Skip distributing all flow from the bipartite nodes (first column) to the ordinary nodes (second column).

--overlapping

Let nodes be part of different and overlapping modules. Applies to ordinary networks by first representing the memoryless dynamics with memory nodes.

--hard-partitions

Don't allow overlapping modules in memory networks by keeping the memory nodes constrained into their physical nodes.

--non-backtracking

Use non-backtracking dynamics and let nodes be part of different and overlapping modules. Applies to ordinary networks by first representing the non-backtracking dynamics with memory nodes.

--without-iostream

Parse the input network data without the iostream library. Can be a bit faster, but not as robust.

-z --zero-based-numbering

Assume node numbers start from zero in the input file instead of one.

-k --include-self-links

Include links with the same source and target node. (Ignored by default.)

==============================

→ **Task instructions**:
a. In the command-line options text, swap "input" for "source" and reproduce the passage starting at "--without-iostream" and ending at "instead of one.".
b. From the command-line options text, list every option name that begins with two hyphens.

→ **Collected data**:
==============================

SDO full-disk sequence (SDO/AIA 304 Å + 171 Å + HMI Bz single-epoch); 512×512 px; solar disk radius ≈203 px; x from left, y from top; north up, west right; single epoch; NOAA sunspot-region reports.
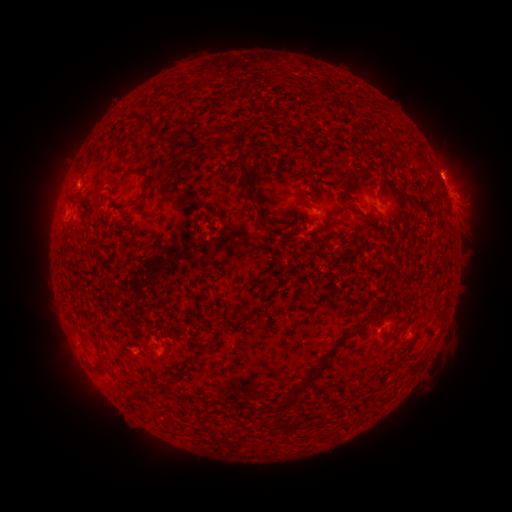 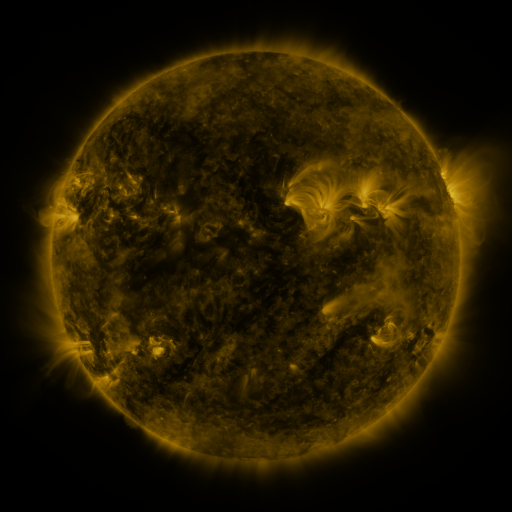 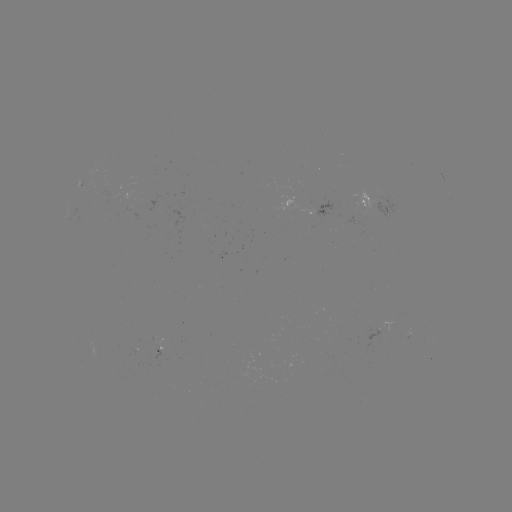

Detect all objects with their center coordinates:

==============================

→ **Written responses**:
a.
--without-iostream

Parse the source network data without the iostream library. Can be a bit faster, but not as robust.

-z --zero-based-numbering

Assume node numbers start from zero in the source file instead of one.

b.
--overlapping
--hard-partitions
--non-backtracking
--without-iostream
--zero-based-numbering
--include-self-links